DHUM 73000 – Fall 2019 – Blog Post 1

Research Question: Did the number of tenant complaints regarding building maintenance issues change after our new super was hired?

Audience: Tenants in our building may be interested to see these results also building management may want to see this. There was a lot of controversy in the building in late 2016 and a neighborhood council was involved as well. They may also want to see this data.

Description: Using 311 Service Requests available through NYC Open Data for complaints made by residents at 60 Turner Place, the dashboard below shows the volume of building maintenance related complaints generated by the tenants at 60 Turner Place, in Brooklyn, NY. Overall numbers show a swell of complaints from 2013 through 2017, then a decrease starting in Summer 2017 that is maintained through the current year, 2019. The detail bar chart shows quarterly complaints by type, to show the wide range of complaints. The heating issues of 2010 through 2014 appear to be corrected, while plumbing issues continue to be a problem in the building.

After downloading the 311 data for my zip code, 11218, I had over 160,000 data points. I further filtered that by address to get 650 complaints. SInce I live in the building of over 100 units, I thought that I may be able to give some context to the findings. In particular, the chaotic time in 2016 when there were so many complaints about the super, resulting in a protest march in front of the building, documentation of complaints in published news articles, a CBS television news report and a neighborhood council meeting with building management to try to air out grievances. The 311 data contained complaints that were under the control of the super (appliances, heating, plumbing, hallway maintenance issues) and issues that were out of the control of the super (street lights, noise, parking). I filtered the data by the super-related issues, and visualized that as a stacked bar histogram. The pop-up boxes display the count for that issue in that quarter. Tableau functionality also allows the viewer to click on any specific complaint type in the color legend to view complaints for that specific type over all quarters. I decided to show quarterly rather than annual data because it more clearly highlights the drop in the 2017, when Felix was hired. The two area charts below the histogram were added to show total ANNUAL complaints, both for the filtered maintenance type complaints, and for the total building complaints, to see annual totals instead of quarterly numbers. I added the column labels to display the total numbers over the area charts.

A limitation of this project is that selection of the complaint TYPE is made by multiple people at the time the complaint is made. The reason one person selects “General Construction” for window issues, while another selects “Door/Window” complaint types is unknown. For this reason, its important not to make decisions based on the distinct types of complaints, but rather the overall total, and in particular, the overall change in number of complaints. I’ve displayed types only to show the varied nature of complaints included in this visualization.
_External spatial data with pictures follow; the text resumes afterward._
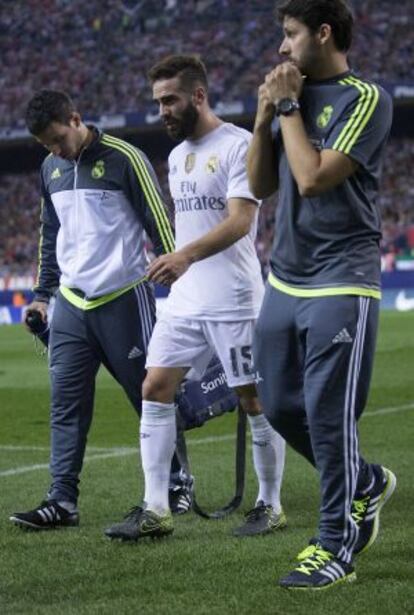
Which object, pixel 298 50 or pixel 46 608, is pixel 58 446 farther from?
pixel 298 50

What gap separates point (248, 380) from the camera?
641cm

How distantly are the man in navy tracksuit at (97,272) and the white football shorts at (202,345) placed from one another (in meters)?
0.46

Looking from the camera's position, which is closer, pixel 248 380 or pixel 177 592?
pixel 177 592

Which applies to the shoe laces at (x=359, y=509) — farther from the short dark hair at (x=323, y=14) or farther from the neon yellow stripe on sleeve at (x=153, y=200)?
the neon yellow stripe on sleeve at (x=153, y=200)

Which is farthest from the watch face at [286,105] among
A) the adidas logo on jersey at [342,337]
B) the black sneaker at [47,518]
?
the black sneaker at [47,518]

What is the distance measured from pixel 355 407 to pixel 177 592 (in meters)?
0.89

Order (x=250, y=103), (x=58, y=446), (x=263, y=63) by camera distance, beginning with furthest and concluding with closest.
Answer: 1. (x=263, y=63)
2. (x=250, y=103)
3. (x=58, y=446)

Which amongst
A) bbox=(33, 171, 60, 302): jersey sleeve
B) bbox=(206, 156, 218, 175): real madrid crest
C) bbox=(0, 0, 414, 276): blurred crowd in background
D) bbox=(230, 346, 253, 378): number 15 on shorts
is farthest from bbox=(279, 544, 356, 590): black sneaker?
bbox=(0, 0, 414, 276): blurred crowd in background

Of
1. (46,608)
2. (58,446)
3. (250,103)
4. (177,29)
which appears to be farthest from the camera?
(177,29)

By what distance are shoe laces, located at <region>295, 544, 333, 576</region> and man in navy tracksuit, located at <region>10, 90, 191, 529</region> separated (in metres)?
2.07

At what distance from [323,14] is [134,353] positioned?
2.48 metres

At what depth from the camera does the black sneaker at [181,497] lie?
6988 mm

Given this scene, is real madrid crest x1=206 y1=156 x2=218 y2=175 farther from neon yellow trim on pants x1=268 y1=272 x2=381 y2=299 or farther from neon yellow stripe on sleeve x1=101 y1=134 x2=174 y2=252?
neon yellow trim on pants x1=268 y1=272 x2=381 y2=299

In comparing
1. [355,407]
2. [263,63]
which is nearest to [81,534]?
[355,407]
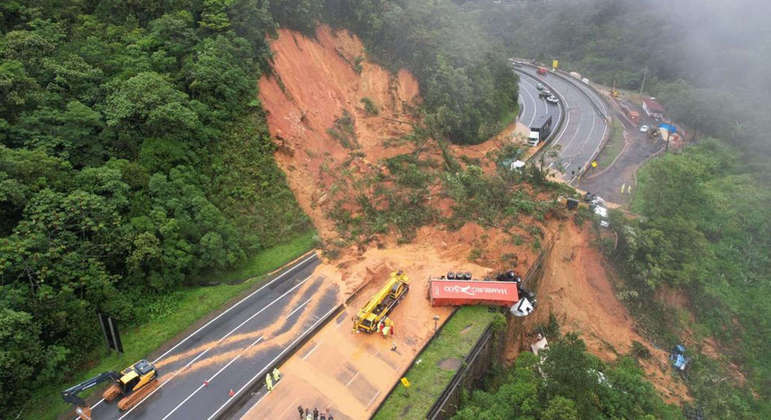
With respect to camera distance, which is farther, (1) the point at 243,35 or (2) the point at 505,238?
(1) the point at 243,35

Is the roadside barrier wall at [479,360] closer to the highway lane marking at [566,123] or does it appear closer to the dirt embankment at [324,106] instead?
the dirt embankment at [324,106]

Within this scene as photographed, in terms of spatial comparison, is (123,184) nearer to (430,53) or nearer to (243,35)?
(243,35)

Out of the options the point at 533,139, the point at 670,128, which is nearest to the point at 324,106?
the point at 533,139

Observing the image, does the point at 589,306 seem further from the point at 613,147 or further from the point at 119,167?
the point at 119,167

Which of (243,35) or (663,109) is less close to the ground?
(243,35)

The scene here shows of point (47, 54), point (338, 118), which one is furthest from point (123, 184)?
point (338, 118)

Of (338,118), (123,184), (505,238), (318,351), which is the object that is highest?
Result: (338,118)

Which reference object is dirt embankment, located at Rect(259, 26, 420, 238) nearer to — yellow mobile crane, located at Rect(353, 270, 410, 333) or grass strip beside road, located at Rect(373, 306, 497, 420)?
yellow mobile crane, located at Rect(353, 270, 410, 333)
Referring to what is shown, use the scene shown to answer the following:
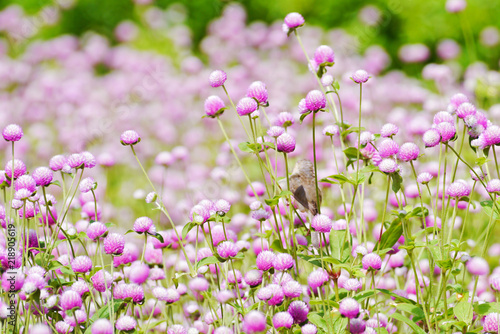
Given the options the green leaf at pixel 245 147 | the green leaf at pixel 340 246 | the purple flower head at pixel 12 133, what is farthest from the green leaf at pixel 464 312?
the purple flower head at pixel 12 133

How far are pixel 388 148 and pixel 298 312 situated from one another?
0.50 meters

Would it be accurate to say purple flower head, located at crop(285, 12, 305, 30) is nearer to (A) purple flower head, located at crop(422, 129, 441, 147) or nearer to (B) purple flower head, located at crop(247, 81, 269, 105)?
(B) purple flower head, located at crop(247, 81, 269, 105)

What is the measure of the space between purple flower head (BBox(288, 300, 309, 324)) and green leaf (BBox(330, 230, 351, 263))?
0.59ft

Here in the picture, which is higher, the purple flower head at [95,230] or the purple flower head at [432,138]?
the purple flower head at [432,138]

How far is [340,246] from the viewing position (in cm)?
178

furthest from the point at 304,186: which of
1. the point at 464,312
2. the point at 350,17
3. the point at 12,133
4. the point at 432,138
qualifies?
the point at 350,17

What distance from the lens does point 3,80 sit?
20.0ft

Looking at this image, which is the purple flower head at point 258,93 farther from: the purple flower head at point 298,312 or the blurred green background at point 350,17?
the blurred green background at point 350,17

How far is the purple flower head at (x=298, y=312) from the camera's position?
160cm

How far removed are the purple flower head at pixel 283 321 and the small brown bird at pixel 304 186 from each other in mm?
423

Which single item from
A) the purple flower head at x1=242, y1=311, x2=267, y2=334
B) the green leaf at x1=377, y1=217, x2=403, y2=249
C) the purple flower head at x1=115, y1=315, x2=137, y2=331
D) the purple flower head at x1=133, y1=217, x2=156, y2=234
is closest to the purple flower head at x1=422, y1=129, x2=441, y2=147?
the green leaf at x1=377, y1=217, x2=403, y2=249

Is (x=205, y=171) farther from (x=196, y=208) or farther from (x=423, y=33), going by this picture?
(x=423, y=33)

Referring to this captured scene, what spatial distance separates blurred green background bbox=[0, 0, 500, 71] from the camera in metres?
Answer: 5.75

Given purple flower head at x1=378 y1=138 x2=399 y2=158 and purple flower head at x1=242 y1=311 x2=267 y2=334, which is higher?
purple flower head at x1=378 y1=138 x2=399 y2=158
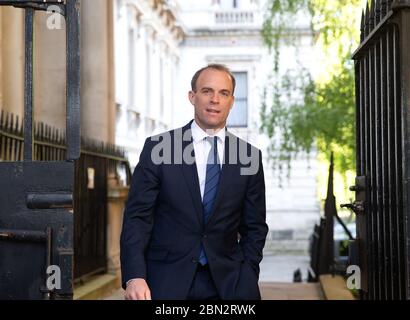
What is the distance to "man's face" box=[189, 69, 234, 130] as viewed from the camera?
4.99 meters

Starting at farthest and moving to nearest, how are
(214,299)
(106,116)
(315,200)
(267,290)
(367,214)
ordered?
(315,200) → (106,116) → (267,290) → (367,214) → (214,299)

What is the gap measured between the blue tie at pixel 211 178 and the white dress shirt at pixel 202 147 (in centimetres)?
A: 2

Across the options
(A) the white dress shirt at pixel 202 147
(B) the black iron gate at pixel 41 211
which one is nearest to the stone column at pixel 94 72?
(A) the white dress shirt at pixel 202 147

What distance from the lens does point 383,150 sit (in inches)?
225

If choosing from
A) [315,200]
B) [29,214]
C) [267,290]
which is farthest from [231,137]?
[315,200]

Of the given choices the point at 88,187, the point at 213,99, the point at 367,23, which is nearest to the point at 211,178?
the point at 213,99

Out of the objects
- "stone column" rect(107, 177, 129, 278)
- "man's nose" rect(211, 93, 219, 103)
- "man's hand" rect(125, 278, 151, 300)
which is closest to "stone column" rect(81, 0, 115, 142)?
"stone column" rect(107, 177, 129, 278)

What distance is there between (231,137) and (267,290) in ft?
31.4

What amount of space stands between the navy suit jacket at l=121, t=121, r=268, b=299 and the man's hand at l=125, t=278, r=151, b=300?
35mm

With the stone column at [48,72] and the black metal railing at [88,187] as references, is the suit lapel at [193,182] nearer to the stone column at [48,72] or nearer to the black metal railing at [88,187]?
the black metal railing at [88,187]

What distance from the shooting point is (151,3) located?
35.3 m

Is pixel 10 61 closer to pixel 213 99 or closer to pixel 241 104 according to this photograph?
pixel 213 99

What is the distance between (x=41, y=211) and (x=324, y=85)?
62.6ft
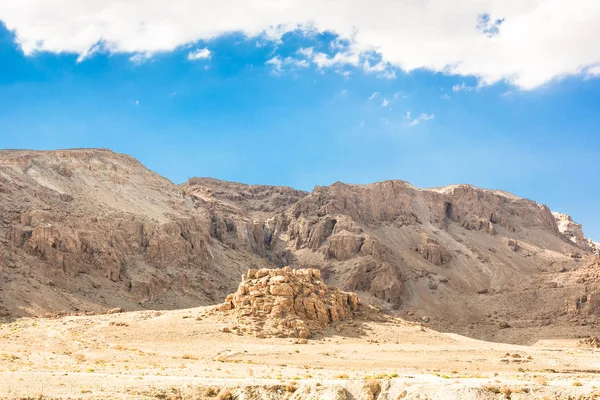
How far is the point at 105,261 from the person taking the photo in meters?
85.1

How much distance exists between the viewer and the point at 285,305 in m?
53.1

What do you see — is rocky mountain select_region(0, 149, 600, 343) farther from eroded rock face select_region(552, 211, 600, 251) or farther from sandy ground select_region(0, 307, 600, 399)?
sandy ground select_region(0, 307, 600, 399)

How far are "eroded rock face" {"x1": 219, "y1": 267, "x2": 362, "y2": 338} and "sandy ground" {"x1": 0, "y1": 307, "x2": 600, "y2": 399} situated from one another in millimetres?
1300

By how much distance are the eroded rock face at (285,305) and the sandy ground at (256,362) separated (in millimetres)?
1300

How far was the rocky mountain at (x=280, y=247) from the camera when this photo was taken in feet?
269

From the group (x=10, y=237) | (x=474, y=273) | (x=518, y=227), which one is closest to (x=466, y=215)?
(x=518, y=227)

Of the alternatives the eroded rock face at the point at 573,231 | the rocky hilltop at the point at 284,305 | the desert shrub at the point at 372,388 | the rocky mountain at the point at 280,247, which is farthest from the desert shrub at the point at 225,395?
A: the eroded rock face at the point at 573,231

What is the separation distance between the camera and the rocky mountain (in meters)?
82.1

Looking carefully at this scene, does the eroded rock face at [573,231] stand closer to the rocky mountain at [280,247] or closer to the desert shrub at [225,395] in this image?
the rocky mountain at [280,247]

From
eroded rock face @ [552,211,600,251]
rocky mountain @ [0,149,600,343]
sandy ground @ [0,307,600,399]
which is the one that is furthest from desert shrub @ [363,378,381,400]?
eroded rock face @ [552,211,600,251]

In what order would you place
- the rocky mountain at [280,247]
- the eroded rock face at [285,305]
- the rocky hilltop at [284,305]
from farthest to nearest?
the rocky mountain at [280,247] < the eroded rock face at [285,305] < the rocky hilltop at [284,305]

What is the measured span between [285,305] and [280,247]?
67541 millimetres

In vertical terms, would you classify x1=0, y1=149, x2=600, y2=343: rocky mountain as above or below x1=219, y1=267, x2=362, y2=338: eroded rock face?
above

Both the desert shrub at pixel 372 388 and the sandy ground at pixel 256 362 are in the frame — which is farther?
the sandy ground at pixel 256 362
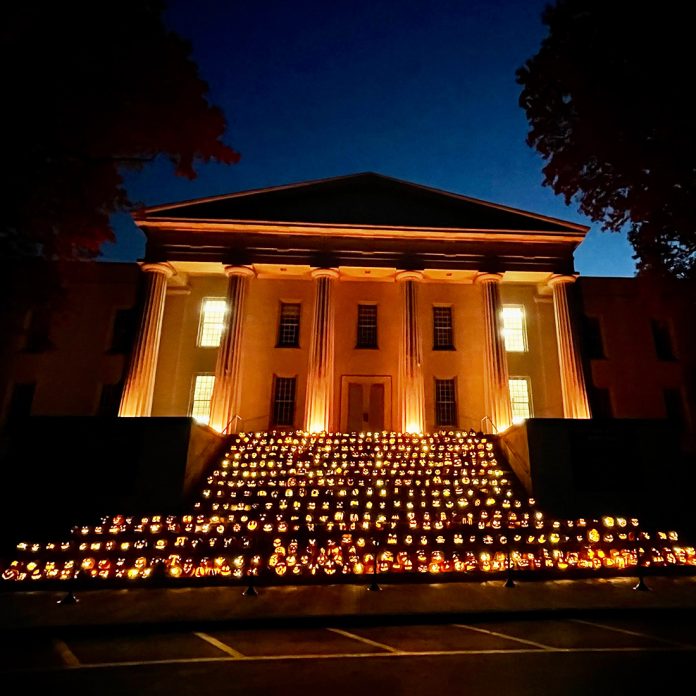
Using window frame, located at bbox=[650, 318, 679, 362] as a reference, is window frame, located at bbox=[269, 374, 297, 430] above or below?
below

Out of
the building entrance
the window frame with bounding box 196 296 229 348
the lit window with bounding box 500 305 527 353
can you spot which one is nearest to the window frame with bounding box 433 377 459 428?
the building entrance

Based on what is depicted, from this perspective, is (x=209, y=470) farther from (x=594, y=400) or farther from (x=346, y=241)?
(x=594, y=400)

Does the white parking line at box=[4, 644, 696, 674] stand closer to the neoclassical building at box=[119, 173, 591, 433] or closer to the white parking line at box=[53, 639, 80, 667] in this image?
the white parking line at box=[53, 639, 80, 667]

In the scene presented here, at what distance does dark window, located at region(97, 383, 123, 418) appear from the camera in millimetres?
19938

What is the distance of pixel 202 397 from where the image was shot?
20.4 meters

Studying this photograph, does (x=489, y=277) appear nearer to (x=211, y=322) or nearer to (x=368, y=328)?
(x=368, y=328)

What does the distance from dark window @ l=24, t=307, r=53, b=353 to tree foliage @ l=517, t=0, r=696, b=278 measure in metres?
22.4

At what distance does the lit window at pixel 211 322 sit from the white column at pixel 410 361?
28.9 feet

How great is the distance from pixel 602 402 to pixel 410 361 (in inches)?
399

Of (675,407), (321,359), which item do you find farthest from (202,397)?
(675,407)

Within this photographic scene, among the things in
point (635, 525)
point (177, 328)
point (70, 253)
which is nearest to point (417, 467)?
point (635, 525)

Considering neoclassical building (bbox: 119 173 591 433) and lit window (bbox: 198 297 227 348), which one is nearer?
neoclassical building (bbox: 119 173 591 433)

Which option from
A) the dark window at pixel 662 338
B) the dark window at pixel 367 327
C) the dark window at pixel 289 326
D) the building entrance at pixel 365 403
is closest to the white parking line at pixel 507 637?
the building entrance at pixel 365 403

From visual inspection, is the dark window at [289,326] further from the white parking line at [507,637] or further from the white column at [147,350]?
the white parking line at [507,637]
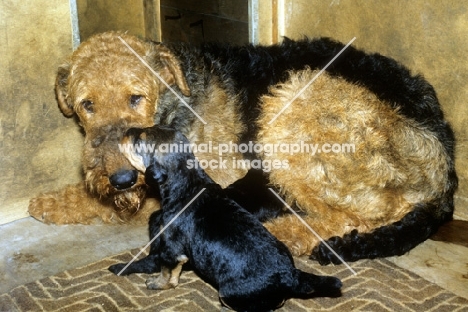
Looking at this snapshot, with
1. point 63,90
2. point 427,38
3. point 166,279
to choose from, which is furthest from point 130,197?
point 427,38

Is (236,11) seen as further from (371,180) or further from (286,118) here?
(371,180)

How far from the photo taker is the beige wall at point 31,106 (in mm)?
4258

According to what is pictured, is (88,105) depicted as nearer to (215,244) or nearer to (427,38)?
(215,244)

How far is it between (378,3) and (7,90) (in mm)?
3297

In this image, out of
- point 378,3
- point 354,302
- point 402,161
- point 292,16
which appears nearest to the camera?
point 354,302

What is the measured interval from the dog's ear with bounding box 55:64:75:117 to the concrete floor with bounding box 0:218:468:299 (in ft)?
3.45

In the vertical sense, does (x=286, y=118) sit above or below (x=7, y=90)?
below

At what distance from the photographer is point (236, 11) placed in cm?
583

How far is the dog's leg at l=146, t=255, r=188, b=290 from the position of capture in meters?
3.55

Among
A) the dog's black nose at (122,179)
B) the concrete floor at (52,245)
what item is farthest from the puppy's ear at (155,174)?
the concrete floor at (52,245)

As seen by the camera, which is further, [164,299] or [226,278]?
[164,299]

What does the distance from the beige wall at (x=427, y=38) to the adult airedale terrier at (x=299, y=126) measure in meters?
0.31

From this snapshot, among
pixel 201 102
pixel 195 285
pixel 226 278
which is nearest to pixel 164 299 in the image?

Next Steps: If we had not yet hired a new super at 60 Turner, I would have shown the increase in complaints to our building management company as documentation of complaints in the building that may be the responsibility of the super. This sort of visualization can be used to review complaints at any large building, especially if the neighborhood council has received specific complaints about the super. This could be a starting point in the review process.

In terms of addressing the data accuracy limitation, this would require that all complaints are coded according to a very rigorous rubric, which may impede the user-accessible nature of the 311 online and telephone systems. Perhaps another system might ask for key words in the complaint (data found in the “descriptor” column) then automatically assign a Complaint type. This would eliminate duplication of descriptions across multiple complaint types.